Introduction

The right to privacy first appeared in the decision of Griswold v. Connecticut (1965). Almost a decade later, Griswold became the precedent for the Court’s decision in Roe v. Wade (1973), establishing the right to abortion. Roe has provided protection against state laws prohibiting abortions and guaranteed individuals access to safe and legal abortions nationwide.[1] However, the decision in Dobbs v. Jackson Women’s Health Organization (2022) overruled the 50-year precedent that governed the country’s laws regarding abortions.[2] The reversal of Roe poses a threat to other privacy rights derived from the same principles as the right to an abortion.

The overturning of Roe resulted in many legal and social implications regarding data privacy.
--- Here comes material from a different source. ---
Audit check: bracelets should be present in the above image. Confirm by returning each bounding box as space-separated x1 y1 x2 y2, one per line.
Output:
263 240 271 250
Now that states have full authority to regulate abortion access, individuals  must be highly conscious of their technology usage and the dissemination of their personal information to third-party data companies. Apps with location tracking can see if an individual has been to an abortion provider, and menstrual cycle tracking apps can tell if a person has missed their last period. With the amount of information that companies retain about their users, individuals are at risk of such data being used as evidence against them under state laws. Due to state bans on abortions, sensitive information such as a missed period can reveal that a woman is pregnant, which makes her vulnerable to scrutiny by law enforcement and potential persecution if she decides to seek an abortion. The Dobbs decision prompts a re-evaluation of the extent to which the current case law surrounding informational privacy are sufficient when digital communications and technology usage has become such a huge threat to individuals’ privacy.

The U.S. has a variety of agencies that controls different types of information, such as  Health Insurance Portability and Accountability Act (HIPAA), which regulates medical information, or the Gramm-Leach-Bliley Act (GLBA), which regulates consumers’ financial information. The U.S.’s lack of a comprehensive federal privacy law that governs what data  companies can collect and distribute leads to the exploitation of personal  information by law enforcement. In the digital age, the mass collection and distribution of users’ data have become more pervasive than current data security laws can regulate.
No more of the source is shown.